* **Goal of the exercise**: In the data below, retype exactly the line that contains "CE Cerium Boiling" and every line after it, through the last.

* **Given data**:
——
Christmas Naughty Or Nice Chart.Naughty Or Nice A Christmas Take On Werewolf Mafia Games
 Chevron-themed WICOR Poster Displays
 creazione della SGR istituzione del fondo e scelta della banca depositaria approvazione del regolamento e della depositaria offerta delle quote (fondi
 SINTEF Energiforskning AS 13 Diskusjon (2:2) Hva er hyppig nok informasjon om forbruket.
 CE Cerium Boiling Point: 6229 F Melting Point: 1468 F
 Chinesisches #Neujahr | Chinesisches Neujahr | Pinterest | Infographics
——
* **Task answer**:
 CE Cerium Boiling Point: 6229 F Melting Point: 1468 F
 Chinesisches #Neujahr | Chinesisches Neujahr | Pinterest | Infographics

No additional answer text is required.